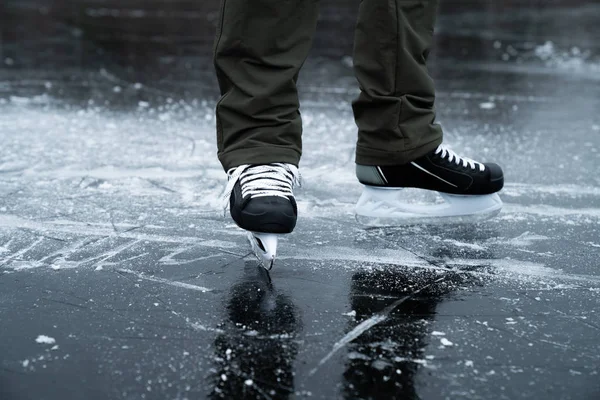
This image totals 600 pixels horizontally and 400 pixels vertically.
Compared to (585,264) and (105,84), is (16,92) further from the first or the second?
(585,264)

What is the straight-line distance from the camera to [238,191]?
1.96 metres

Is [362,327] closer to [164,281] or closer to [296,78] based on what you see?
[164,281]

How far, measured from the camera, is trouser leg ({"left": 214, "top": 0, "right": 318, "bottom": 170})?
1962 mm

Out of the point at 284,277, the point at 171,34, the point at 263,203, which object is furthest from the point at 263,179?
the point at 171,34

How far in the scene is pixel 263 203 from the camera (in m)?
1.88

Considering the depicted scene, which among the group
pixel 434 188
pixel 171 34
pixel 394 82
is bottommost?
pixel 171 34

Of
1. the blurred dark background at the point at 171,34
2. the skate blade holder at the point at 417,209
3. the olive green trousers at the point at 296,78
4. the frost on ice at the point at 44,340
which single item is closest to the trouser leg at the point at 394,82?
the olive green trousers at the point at 296,78

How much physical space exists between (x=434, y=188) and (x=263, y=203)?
66 cm

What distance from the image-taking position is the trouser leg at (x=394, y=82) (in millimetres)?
2146

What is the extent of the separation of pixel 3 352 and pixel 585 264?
1.35m

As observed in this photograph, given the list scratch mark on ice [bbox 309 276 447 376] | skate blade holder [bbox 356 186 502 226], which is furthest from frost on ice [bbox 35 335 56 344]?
skate blade holder [bbox 356 186 502 226]

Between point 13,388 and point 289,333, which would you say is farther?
point 289,333

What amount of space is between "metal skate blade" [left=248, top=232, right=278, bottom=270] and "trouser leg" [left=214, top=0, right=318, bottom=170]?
19cm

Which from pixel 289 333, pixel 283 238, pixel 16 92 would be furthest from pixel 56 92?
pixel 289 333
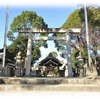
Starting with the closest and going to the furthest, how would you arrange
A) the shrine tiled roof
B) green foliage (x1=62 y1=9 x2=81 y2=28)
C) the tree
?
green foliage (x1=62 y1=9 x2=81 y2=28)
the shrine tiled roof
the tree

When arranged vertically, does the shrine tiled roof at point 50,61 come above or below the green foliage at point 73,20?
below

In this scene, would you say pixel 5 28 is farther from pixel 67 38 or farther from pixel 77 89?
pixel 77 89

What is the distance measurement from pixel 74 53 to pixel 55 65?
376cm

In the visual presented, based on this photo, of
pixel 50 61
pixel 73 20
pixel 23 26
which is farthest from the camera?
pixel 23 26

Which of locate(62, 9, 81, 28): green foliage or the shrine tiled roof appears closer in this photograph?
locate(62, 9, 81, 28): green foliage

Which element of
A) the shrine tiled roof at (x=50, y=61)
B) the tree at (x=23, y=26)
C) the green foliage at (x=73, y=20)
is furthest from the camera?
the tree at (x=23, y=26)

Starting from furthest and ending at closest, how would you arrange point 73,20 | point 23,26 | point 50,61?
point 23,26 < point 73,20 < point 50,61

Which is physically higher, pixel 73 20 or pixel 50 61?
pixel 73 20

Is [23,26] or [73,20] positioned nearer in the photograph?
[73,20]

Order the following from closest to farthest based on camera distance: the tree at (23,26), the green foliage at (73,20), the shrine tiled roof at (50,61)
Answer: the green foliage at (73,20) < the shrine tiled roof at (50,61) < the tree at (23,26)

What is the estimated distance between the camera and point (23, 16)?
2530 cm

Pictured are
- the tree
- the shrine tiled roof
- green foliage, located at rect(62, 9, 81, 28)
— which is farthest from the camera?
the tree

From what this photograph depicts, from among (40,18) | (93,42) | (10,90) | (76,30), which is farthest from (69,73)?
(40,18)

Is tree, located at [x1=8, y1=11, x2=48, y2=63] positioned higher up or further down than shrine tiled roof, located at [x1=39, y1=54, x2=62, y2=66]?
higher up
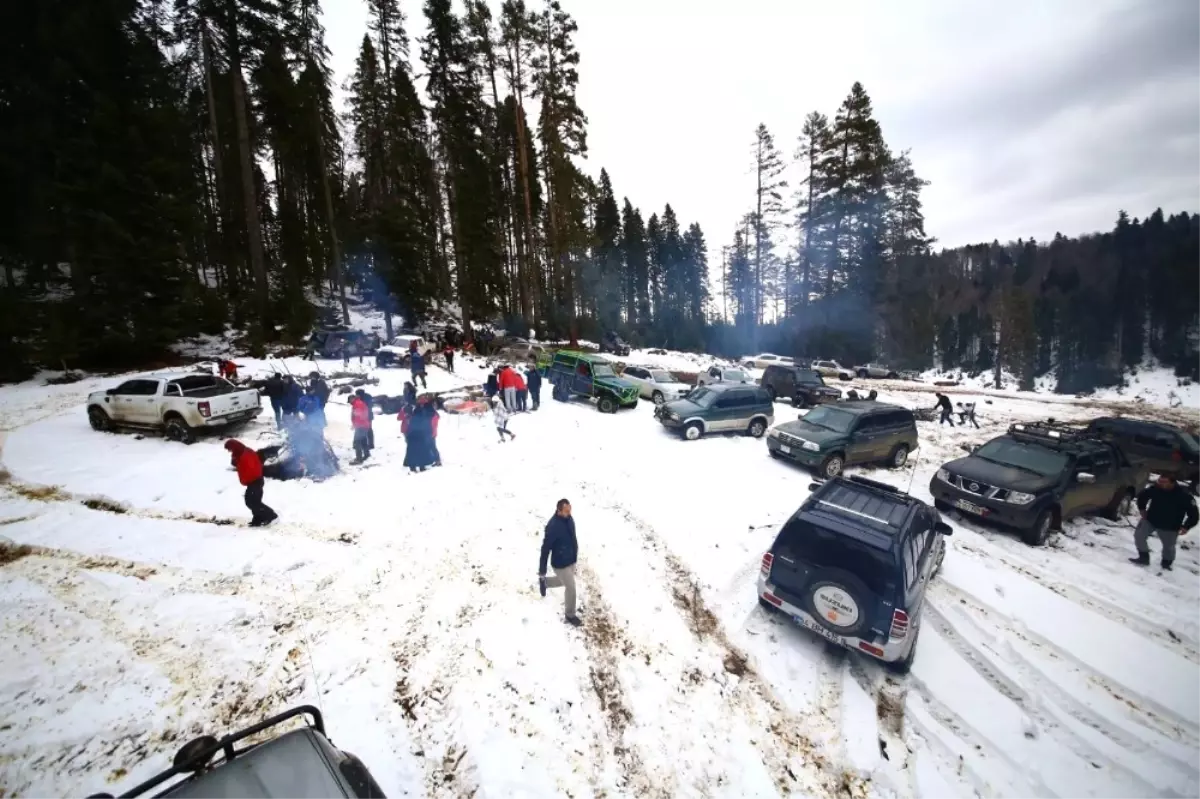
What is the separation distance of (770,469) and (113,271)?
25.4 m

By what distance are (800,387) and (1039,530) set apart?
12.8 metres

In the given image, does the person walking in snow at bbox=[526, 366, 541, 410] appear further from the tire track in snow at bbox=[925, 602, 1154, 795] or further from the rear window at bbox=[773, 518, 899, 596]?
the tire track in snow at bbox=[925, 602, 1154, 795]

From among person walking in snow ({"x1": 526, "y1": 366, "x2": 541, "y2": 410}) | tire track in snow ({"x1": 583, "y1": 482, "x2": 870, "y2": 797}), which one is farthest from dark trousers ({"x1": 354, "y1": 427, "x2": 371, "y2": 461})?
tire track in snow ({"x1": 583, "y1": 482, "x2": 870, "y2": 797})

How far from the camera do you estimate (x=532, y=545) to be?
7539mm

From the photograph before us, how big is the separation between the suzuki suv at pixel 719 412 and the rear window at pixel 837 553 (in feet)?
27.2

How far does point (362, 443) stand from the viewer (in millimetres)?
10578

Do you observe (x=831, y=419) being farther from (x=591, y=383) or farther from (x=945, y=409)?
(x=945, y=409)

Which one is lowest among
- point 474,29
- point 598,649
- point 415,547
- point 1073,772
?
point 1073,772

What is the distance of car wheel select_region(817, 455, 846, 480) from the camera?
11.6 m

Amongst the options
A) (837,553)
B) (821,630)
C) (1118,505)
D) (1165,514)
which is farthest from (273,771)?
(1118,505)

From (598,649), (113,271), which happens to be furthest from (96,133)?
(598,649)

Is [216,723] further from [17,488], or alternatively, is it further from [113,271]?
[113,271]

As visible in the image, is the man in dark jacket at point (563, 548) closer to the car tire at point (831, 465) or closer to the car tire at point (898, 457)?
the car tire at point (831, 465)

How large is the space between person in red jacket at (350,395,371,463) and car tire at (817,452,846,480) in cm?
1115
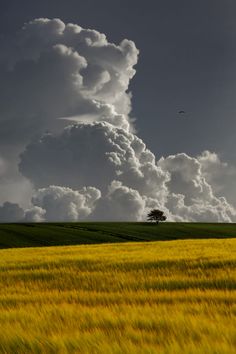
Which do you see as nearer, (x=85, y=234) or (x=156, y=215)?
(x=85, y=234)

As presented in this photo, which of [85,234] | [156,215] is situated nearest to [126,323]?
[85,234]

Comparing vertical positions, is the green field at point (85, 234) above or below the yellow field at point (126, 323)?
above

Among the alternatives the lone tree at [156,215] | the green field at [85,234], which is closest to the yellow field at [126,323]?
the green field at [85,234]

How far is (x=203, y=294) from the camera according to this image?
10.0 m

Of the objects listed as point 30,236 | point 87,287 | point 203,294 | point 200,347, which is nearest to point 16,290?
point 87,287

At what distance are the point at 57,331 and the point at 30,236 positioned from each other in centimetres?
8369

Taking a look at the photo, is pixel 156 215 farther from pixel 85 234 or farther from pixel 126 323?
pixel 126 323

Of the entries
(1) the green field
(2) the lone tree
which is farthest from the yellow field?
(2) the lone tree

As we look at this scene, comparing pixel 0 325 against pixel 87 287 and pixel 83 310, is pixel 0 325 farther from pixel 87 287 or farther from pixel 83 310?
pixel 87 287

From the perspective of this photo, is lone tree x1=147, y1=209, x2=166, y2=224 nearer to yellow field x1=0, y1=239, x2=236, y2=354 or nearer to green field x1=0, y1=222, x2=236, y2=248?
green field x1=0, y1=222, x2=236, y2=248

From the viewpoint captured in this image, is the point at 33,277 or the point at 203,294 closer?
the point at 203,294

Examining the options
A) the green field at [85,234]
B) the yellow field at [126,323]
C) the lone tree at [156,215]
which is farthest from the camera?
the lone tree at [156,215]

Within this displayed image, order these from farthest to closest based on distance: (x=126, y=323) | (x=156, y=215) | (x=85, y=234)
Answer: (x=156, y=215) → (x=85, y=234) → (x=126, y=323)

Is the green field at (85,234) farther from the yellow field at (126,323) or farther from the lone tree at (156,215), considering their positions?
the yellow field at (126,323)
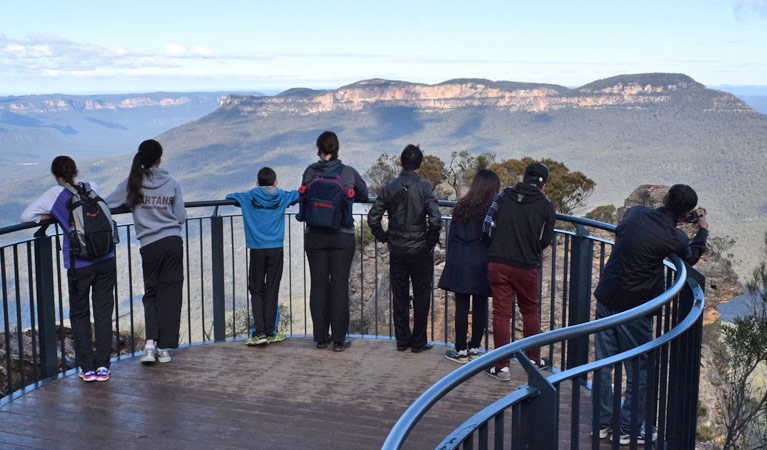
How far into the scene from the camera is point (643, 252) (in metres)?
3.94

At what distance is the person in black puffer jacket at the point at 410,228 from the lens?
212 inches

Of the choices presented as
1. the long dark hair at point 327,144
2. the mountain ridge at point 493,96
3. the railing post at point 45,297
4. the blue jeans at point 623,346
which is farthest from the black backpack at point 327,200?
the mountain ridge at point 493,96

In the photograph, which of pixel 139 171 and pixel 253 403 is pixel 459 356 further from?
pixel 139 171

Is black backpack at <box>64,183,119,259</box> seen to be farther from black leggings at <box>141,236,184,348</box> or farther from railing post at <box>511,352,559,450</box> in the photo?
railing post at <box>511,352,559,450</box>

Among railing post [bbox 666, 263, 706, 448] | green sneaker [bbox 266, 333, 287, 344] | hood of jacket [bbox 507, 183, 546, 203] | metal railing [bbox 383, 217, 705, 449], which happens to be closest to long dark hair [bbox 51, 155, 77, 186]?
green sneaker [bbox 266, 333, 287, 344]

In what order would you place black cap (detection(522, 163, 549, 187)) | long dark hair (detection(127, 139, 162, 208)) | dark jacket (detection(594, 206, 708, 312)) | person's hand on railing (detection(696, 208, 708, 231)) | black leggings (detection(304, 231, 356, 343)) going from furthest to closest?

◆ ◆ ◆ ◆

Exactly and only the lines from the one containing "In the photograph, which" through the end of the material are to be reproduced, both ends included.

- _Exercise result_
In the photograph, which of pixel 139 171 and pixel 253 403 is pixel 459 356 further from?
pixel 139 171

Is black backpack at <box>64,183,119,259</box> seen to be farther from black leggings at <box>141,236,184,348</box> or farther from railing post at <box>511,352,559,450</box> in the photo?
railing post at <box>511,352,559,450</box>

Among railing post [bbox 666, 263, 706, 448] | green sneaker [bbox 266, 333, 287, 344] | hood of jacket [bbox 507, 183, 546, 203] | metal railing [bbox 383, 217, 705, 449], which happens to be closest to long dark hair [bbox 51, 155, 77, 186]?
green sneaker [bbox 266, 333, 287, 344]

In what order would you place black cap (detection(522, 163, 549, 187)) | long dark hair (detection(127, 139, 162, 208)) | dark jacket (detection(594, 206, 708, 312)) | person's hand on railing (detection(696, 208, 708, 231)) | black leggings (detection(304, 231, 356, 343)) going from furthest to closest?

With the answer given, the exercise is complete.